占い師の確定申告と開業届 — 青色申告・経費・インボイスまで実務者が解説【2026年版】

この記事の要点: 占い師として個人で活動するなら、開業届の提出と確定申告は避けて通れません。開業届は税務署に無料で提出でき、青色申告の節税メリットを受けるために必要です。確定申告では、タロットカード・占星術ソフト・パワーストーンといった占い師特有の経費を正しく計上することで、納税額を適正に抑えられます。本記事では、青色申告で消費税も納めている現役占い師の筆者(五十六謀星もっちぃ)が、開業届の出し方から確定申告の流れ、副業占い師の注意点、インボイス制度への対応まで、実務経験に基づいて解説します。


目次

  1. なぜ占い師に確定申告の知識が必要なのか
  2. 開業届の出し方と青色申告承認申請
  3. 確定申告の基本 — 白色と青色の違い
  4. 占い師ならではの経費を正しく計上する
  5. 副業占い師の確定申告 — 20万円ルールと住民税
  6. 源泉徴収 — 占い師の報酬から天引きされるケース
  7. インボイス制度と占い師
  8. 確定申告の実務フロー — 私はこうやっている
  9. よくある質問(FAQ)

なぜ占い師に確定申告の知識が必要なのか

占い師として活動を始めると、どこかのタイミングで必ず「確定申告」の壁にぶつかります。

所属している占い会社が源泉徴収をしてくれている場合もありますが、それだけで税務処理が完了するわけではありません。個人で活動している以上、自分の収入を自分で申告するのが原則です。

私自身、占い師として独立してから毎年確定申告をしています。青色申告で申告しており、消費税の納税もしています。最初は何もわからない状態からのスタートでしたが、一度仕組みを理解してしまえば、毎年の作業はそれほど大変ではありません。
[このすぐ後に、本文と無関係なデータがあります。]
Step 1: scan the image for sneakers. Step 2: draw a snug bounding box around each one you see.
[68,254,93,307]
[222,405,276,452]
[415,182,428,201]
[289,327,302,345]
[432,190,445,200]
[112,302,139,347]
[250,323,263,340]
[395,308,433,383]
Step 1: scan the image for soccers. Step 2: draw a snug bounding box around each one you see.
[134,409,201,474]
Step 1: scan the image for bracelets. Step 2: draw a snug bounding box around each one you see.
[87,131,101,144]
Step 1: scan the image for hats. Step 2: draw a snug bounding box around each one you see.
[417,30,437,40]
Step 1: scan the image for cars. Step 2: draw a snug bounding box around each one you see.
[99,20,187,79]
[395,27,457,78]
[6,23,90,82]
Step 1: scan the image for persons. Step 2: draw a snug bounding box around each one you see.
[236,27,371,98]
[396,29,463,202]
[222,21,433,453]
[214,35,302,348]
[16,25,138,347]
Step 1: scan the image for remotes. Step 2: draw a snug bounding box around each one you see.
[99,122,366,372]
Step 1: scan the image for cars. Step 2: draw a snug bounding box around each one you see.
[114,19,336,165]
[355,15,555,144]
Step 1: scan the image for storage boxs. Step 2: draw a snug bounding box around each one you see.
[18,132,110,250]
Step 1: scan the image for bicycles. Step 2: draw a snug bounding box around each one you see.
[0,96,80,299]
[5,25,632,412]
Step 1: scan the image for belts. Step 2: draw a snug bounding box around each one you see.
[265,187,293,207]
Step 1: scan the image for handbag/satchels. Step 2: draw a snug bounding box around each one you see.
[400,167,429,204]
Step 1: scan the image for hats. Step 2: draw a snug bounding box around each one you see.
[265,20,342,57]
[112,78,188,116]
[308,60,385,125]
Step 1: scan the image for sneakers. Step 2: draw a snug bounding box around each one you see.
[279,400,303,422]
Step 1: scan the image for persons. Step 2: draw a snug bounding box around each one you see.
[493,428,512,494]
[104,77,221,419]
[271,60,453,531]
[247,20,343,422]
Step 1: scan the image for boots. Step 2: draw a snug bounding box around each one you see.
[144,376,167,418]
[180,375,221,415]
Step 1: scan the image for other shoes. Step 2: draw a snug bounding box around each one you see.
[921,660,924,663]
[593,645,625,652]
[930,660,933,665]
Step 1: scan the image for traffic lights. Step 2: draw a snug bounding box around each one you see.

この記事では、占い師が押さえておくべき税務知識を、実務の観点からまとめました。制度の細かい条文を解説するのではなく、「実際にどう動けばいいのか」に焦点を当てています。

ただし、税務に関する内容は法改正や個人の状況によって変わる場合があります。具体的な判断に迷ったら、必ず税理士に相談してください。この記事はあくまで「占い師が最低限知っておくべき全体像」を伝えることを目的としています。


開業届の出し方と青色申告承認申請

占い師として個人で開業する場合、最初にやるべき手続きは2つあります。

開業届(個人事業の開業届出書)

開業届は、税務署に「個人事業を始めました」と届け出る書類です。

正式名称は「個人事業の開業・廃業等届出書」といい、事業を開始した日から1ヶ月以内に、納税地(通常は住所地)を管轄する税務署に提出します(所得税法第229条)。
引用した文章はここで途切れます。